2017 was the era of utility tokens and ICOs. Since the second half of 2018, the whole world is talking about security tokens.
Last year, buzzwords such as "blockchain" or "cryptocurrencies" were taken up by just about any medium and the general public began to think about the topic. So-called initial coin offerings (ICOs) popped-up like mushrooms, leaving a good number of companies, as well as investors, with a bunch of money. But also, a lot of disgruntled investors who lost some of their assets. However, ICOs are not just a tool to get some fast money, but an innovative and necessary tool for corporate financing when used properly.

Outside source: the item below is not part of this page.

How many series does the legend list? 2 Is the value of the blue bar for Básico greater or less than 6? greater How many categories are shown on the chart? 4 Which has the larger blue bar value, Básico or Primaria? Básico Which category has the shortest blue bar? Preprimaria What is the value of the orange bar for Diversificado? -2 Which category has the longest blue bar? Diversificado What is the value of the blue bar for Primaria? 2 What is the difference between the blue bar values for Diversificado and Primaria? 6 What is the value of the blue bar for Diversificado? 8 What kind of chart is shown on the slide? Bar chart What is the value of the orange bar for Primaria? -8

Until mid of this year, ICOs were booming, mostly selling utility tokens. Currently, in the second half of 2018, security tokens as an investment opportunity and security token offerings (STOs) for corporate financing are slowly gaining ground.

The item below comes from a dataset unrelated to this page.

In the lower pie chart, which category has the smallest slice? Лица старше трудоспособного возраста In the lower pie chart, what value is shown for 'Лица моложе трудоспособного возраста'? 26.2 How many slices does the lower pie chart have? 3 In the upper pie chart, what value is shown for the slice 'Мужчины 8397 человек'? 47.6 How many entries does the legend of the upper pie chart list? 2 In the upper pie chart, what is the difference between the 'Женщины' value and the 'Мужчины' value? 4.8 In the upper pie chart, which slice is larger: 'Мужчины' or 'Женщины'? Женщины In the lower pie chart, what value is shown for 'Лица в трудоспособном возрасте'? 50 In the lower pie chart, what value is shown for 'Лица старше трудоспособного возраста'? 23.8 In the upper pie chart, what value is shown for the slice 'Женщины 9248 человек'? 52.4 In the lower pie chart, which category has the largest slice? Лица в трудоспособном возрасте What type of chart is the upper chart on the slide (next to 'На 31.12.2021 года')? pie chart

Utility Token vs. Security Token - what's the difference?
To understand why security tokens are becoming more and more important as a financing and investment tool, as well as bringing some calm to the entire crypto craziness and providing more security for investors, one should understand the difference between security and utility tokens.
If a company creates tokens that give users access to services or products, we are talking about utility tokens. An essential feature of these tokens is that they are not designed as an investment but represent a kind of "digital ticket". By selling these tickets in a crowd sale (the ICO), the company receives the funds it needs, and investors receive tokens that they can immediately, but mostly in the future, exchange for products and / or services of the same company. Ideally, as the utility tokens gain in value through rising demand, investors are speculating on an additional profit on a later sale. However, the value is determined purely by supply and demand, or by what a buyer is willing to pay for it.
A security token, on the other hand, derives its value from the performance of the enterprise behind it. In simple terms, therefore, it is to be regarded as a digitized or even more specific "tokenized" security and is consequently also subject to securities regulations. Security tokens can thus represent shares, bonds, dividend-right certificates, etc., and in each case represent a monetary investment.
The advantage, both for the publishers as well as for the buyers of the security tokens, is the security, through the legal regulation of securities. One example is CONDA's recently issued digitized corporate shares to all existing shareholders. Each token represents a no-par-value share and when a token is transferred from one shareholder to another, a non-manipulable entry on the blockchain occurs, on basis of which the entry in the share register of the company takes place. The transfer of a token is equated with the traditional transfer of a stock. In addition, security tokens can be transferred more easily regardless of location and the resulting costs can be reduced.
What does this have to do with crowdinvesting?
Crowdfunding means financing a company / project etc. through the many. Many individuals invest small amounts and thus finance the project as a crowd. If the investors not only receive a gift, but in the best case, they draw a financial profit (through loans, profit participation rights, shares, etc.) we call it “crowdinvesting”.
Crowdinvesting has established itself as alternative financing tool in recent years and has already undergone tremendous development as a result of legal, technological and tax changes. In the last year, especially the technological advances came in handy for the financing tool - as you might expect - with the introduction of smart contracts (what are smart contracts) and blockchain technology.
STOs are therefore simply crowdfunding using blockchain technology. With the advantages that transactions are transparent and secure, payments can be made faster and more efficiently, and switching off intermediaries saves additional costs.